The Abbott Governments $5 billion cuts to higher education will be felt hardest at regional universities, such as the University of Tasmania.
The changes to higher education will see fee rises of 40 to 60 per cent to recoup the shortfall and a real interest rate of up to 6 per cent on debts. Our fair and equitable higher education system will come to an end.
Student fees will rise, courses will be slashed and research abandoned.
As many Tasmanian students prepare to graduate at ceremonies next month, others are facing a future of higher fees and crippling debt.
Many Tasmanians will not be able to afford a $100,000 price tag for a degree.
Modelling by the University of Melbourne shows that a course such as medicine could cost between $117,000 and $203,000 over the course of a degree, while the debt for a veterinary science degree could take 45 years to repay.
UTAS has indicated it will have a $30 million cut to its annual budget.

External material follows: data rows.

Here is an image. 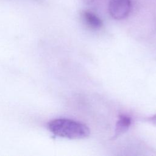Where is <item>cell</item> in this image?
Wrapping results in <instances>:
<instances>
[{
	"instance_id": "cell-1",
	"label": "cell",
	"mask_w": 156,
	"mask_h": 156,
	"mask_svg": "<svg viewBox=\"0 0 156 156\" xmlns=\"http://www.w3.org/2000/svg\"><path fill=\"white\" fill-rule=\"evenodd\" d=\"M48 127L55 135L69 139H82L90 135V129L86 125L69 119H53L48 122Z\"/></svg>"
},
{
	"instance_id": "cell-2",
	"label": "cell",
	"mask_w": 156,
	"mask_h": 156,
	"mask_svg": "<svg viewBox=\"0 0 156 156\" xmlns=\"http://www.w3.org/2000/svg\"><path fill=\"white\" fill-rule=\"evenodd\" d=\"M130 10V0H110L109 2V13L115 20H119L126 18L129 15Z\"/></svg>"
},
{
	"instance_id": "cell-3",
	"label": "cell",
	"mask_w": 156,
	"mask_h": 156,
	"mask_svg": "<svg viewBox=\"0 0 156 156\" xmlns=\"http://www.w3.org/2000/svg\"><path fill=\"white\" fill-rule=\"evenodd\" d=\"M81 17L85 24L91 29H99L102 26V21L94 12L85 10L81 12Z\"/></svg>"
},
{
	"instance_id": "cell-4",
	"label": "cell",
	"mask_w": 156,
	"mask_h": 156,
	"mask_svg": "<svg viewBox=\"0 0 156 156\" xmlns=\"http://www.w3.org/2000/svg\"><path fill=\"white\" fill-rule=\"evenodd\" d=\"M131 122L132 121L130 117L126 115H121L118 117V119L116 124L115 135L113 136V139L116 138L126 132L129 128Z\"/></svg>"
},
{
	"instance_id": "cell-5",
	"label": "cell",
	"mask_w": 156,
	"mask_h": 156,
	"mask_svg": "<svg viewBox=\"0 0 156 156\" xmlns=\"http://www.w3.org/2000/svg\"><path fill=\"white\" fill-rule=\"evenodd\" d=\"M149 121H151L152 123H153L154 124L156 125V115H155L154 116H153L152 117H151L149 119Z\"/></svg>"
},
{
	"instance_id": "cell-6",
	"label": "cell",
	"mask_w": 156,
	"mask_h": 156,
	"mask_svg": "<svg viewBox=\"0 0 156 156\" xmlns=\"http://www.w3.org/2000/svg\"><path fill=\"white\" fill-rule=\"evenodd\" d=\"M86 4H90L94 0H82Z\"/></svg>"
}]
</instances>
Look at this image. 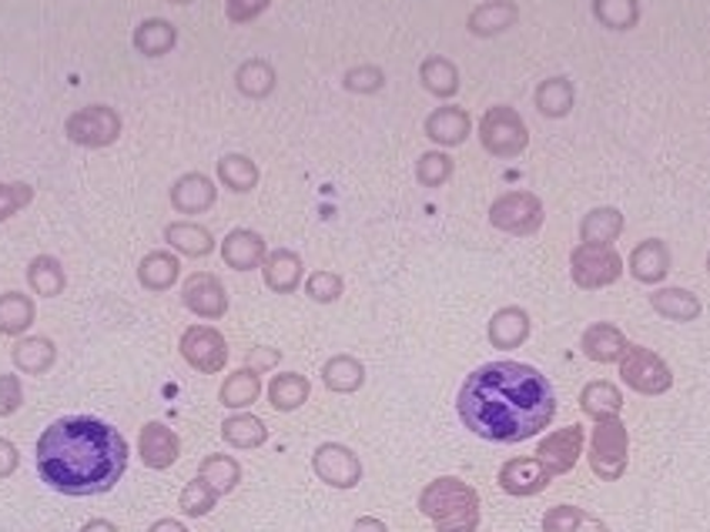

In an email to students, Vice Chancellor Professor Peter Rathjen said: In a world where competition is intensified, specialisation is encouraged and the demand on students to fund our activities is increased, we may also need to evaluate which aspects of our mission must be assigned higher value and which, regrettably, may need to be diminished or abandoned.
The dilemma for UTAS will be in setting fees in the face of the Abbott Governments broken promise that there would be no cuts to education.
The changes to higher education were described as a crime by Nobel prizewinning economist, Professor Joseph Stiglitz.
He said the United States private for-profit university system was a disaster and exploited poor children.
The changes to Australias higher education sector will create greater inequality.
Smaller universities, such as UTAS, with a higher proportion of students from low- income families, will have to raise their fees.
Two Hobart parents recently sent me a letter expressing their dismay at the higher education changes and how their children may not be able to go to university.
They wrote: Both are doing very well academically and would be able to undertake a variety of courses including the more demanding ones.
We are very concerned that they will either be deterred from entering university or will be burdened with massive debts if they do so.
The proposals are also socially unjust they would favour wealthier families where the parents can afford to pay their childrens university fees.
At Budget Estimates hearings the Department of Education confirmed that more than $172 million would be cut from equity funding for low-income students attending university.
The slashing of equity funding will do nothing to help students from low and middle- income families from fulfilling their ambition to go to university. They will be discouraged from studying because they will be faced with crippling debts.
Without equitable access to higher education, Tasmania will not be able to build a strong and smart economy in the 21st century.
Tony Abbotts cuts to higher education will force many Tasmanians to give up their hopes of going to university.
Labor will not support cuts to university funding and student support.
We will not support a system of higher fees, bigger student debt, reduced access and greater inequality.